── Input records

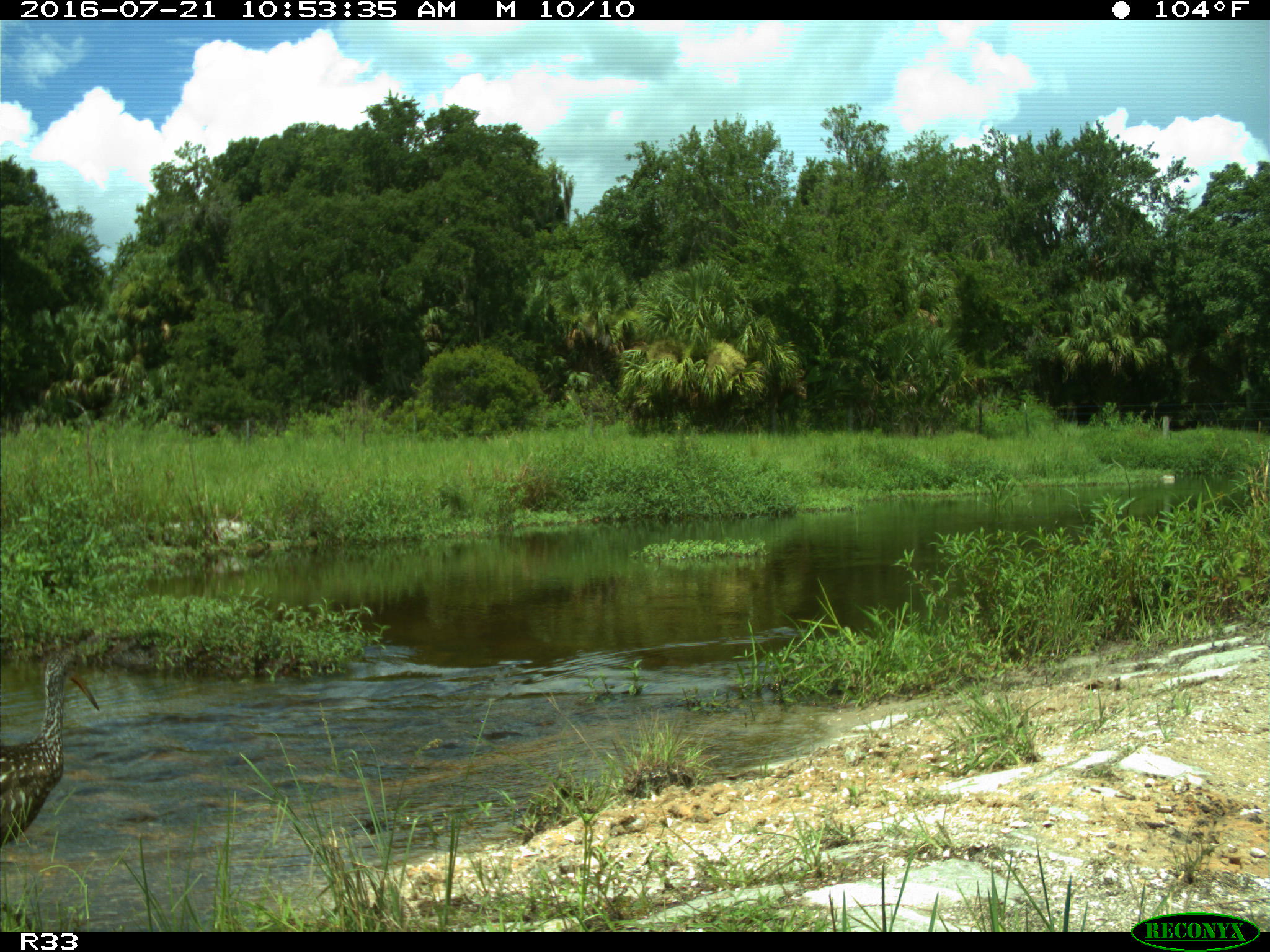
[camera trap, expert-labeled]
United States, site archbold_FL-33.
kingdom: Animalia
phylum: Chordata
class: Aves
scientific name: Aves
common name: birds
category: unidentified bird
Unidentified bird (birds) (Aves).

────

■ Requirement
Pictures aside, reproduce every record exactly as it stands.

■ Answer below
[camera trap, expert-labeled]
United States, site archbold_FL-33.
kingdom: Animalia
phylum: Chordata
class: Aves
scientific name: Aves
common name: birds
category: unidentified bird
Unidentified bird (birds) (Aves).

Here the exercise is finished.